Exclamation point against the Saints
After the Saints-Panthers game, a visibly upset Sean Payton appeared before the press. Payton has a reputation as one of the best offensive play-callers in the league and is known for his smart plays, but he was checkmated against the Panthers.
“Our main problem was pass protection. Our communication and handling of the exotic defensive schemes we faced has to improve,” he acknowledged after the game.
“Love him as a coach “
The exotic defensive designs make the star players of the Panthers defense flourish. Linebacker Shaq Thompson is emerging as a tackle machine under Snow and is taking a big step forward in pass coverage.

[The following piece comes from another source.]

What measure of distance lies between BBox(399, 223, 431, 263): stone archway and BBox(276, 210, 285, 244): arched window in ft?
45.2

Jeremy Chinn offers the position flexibility needed to get creative. Last year’s rookie already saw snaps as a pass rusher, linebacker, slot cornerback, strong safety and free safety.
Edge rushers Brian Burns and Hasson Reddick contributed a combined 24 pressures and seven and a half sacks. “I love him as a coach. We play a variable defense, but he makes it very simple for us. He puts us in positions where we can flourish,” praised Burns.

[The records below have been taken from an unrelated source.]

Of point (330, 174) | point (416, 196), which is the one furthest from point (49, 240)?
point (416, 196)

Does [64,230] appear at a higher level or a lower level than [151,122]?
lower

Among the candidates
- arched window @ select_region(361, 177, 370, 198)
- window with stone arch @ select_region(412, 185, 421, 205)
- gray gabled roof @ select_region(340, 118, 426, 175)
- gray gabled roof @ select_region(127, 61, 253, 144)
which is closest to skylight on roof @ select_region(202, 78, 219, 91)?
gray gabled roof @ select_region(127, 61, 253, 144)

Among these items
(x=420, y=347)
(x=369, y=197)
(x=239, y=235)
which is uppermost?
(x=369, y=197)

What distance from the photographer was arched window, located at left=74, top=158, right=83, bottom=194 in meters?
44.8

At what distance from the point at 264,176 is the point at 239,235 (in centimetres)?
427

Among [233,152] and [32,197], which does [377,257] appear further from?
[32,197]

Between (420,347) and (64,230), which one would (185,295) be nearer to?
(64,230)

Rotation players like Morgan Fox and Frankie Luvu are finding their roles as important pieces of the defensive puzzle, contributing to team success with pressures and, most importantly, very good run defense.
Rhule and Snow: Pretty best friends
Head Coach Matt Rhule also praised his Defensive Coordinator after the Saints game, “Phil had a great gameplan and in the game itself he had the right answers. It was a great game by our defensive coaching staff, but also by the players.”
Rhule and Snow have worked together for years, Rhule has yet to officiate a game as head coach where Snow was not his defensive coordinator. He first brought Snow to Temple University, then took him to Baylor University and finally to Carolina.
Although the roles were once reversed. Rhule started as an intern on the coaching staff at UCLA in 2001, at which time Snow was the defensive coordinator. “He always asks me if the coffee machine was broken, which meant something like ‘bring me a coffee,'” Rhule said.
The two formed a friendship and Rhule speaks highly of his former mentor, “Everything I do or everything I learned had to do with him directly or indirectly,” he said in an interview with “ESPN.”
Great test against the Cowboys
With all the justified euphoria, however, it must be noted that the Panthers got a thankful opening program with the New York Jets, an injury-plagued Saints team and the Houston Texans.
That will change next Sunday. The Dallas Cowboys welcome the Panthers. Cowboys quarterback Dak Prescott has been convincing in the first three games, throwing for 878 yards, six touchdowns and two interceptions so far.
Prescott is getting rid of the ball just under 2.5 seconds after the snap this season, scanning defenses quickly and consistently finding his dynamic pass receivers.
“Dak is playing impressive, doing a lot of work at the line of scrimmage, recognizing well what defenses want to do,” Rhule praised at a press conference a few days ago.
It will be a stern test for Snow and the Panthers defense against the highly touted Cowboys offense. But it’s also clear that Snow can not only bluff, but is sure to have an ace or two up his sleeve.